======== DATA FOR PROCESSING

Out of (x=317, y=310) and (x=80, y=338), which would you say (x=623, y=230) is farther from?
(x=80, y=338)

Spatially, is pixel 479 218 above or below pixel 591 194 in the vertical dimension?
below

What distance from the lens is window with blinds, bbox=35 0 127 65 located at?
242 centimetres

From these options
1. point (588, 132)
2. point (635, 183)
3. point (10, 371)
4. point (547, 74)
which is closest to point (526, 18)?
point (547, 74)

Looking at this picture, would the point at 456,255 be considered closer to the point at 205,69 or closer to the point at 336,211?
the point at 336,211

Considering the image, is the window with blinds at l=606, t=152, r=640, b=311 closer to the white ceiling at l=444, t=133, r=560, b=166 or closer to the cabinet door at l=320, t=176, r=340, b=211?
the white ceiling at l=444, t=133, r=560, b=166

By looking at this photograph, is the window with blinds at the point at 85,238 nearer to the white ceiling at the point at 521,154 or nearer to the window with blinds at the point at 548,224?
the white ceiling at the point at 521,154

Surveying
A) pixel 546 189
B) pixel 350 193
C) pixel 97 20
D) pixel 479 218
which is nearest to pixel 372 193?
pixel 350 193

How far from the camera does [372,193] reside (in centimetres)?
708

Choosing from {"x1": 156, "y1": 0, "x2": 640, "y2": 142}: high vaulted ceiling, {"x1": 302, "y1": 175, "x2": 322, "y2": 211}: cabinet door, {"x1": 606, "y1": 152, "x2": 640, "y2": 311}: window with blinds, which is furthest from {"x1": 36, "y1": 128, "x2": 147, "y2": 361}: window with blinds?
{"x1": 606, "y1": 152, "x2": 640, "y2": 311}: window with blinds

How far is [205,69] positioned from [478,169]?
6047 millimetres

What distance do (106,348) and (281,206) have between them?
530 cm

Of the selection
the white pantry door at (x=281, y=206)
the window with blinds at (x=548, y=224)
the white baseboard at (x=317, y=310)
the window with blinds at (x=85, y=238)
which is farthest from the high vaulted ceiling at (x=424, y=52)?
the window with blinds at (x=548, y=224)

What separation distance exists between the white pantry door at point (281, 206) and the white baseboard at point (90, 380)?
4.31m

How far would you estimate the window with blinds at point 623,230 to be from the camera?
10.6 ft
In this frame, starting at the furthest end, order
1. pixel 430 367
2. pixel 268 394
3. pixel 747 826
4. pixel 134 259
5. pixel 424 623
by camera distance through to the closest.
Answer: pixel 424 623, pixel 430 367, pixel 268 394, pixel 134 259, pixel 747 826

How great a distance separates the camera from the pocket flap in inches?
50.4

================

■ **WHAT YOU HAVE TO DO**
Put everything from the line containing "How great a" down to the end of the stored records into a two-column CSV with the headers "text" and "answer". Give one row per line and its answer, with each value in a single quoted field and any line breaks replaced by spaces.

■ **SOLUTION TO THE EXERCISE**
text,answer
"How great a distance separates the camera from the pocket flap in inches?","50.4"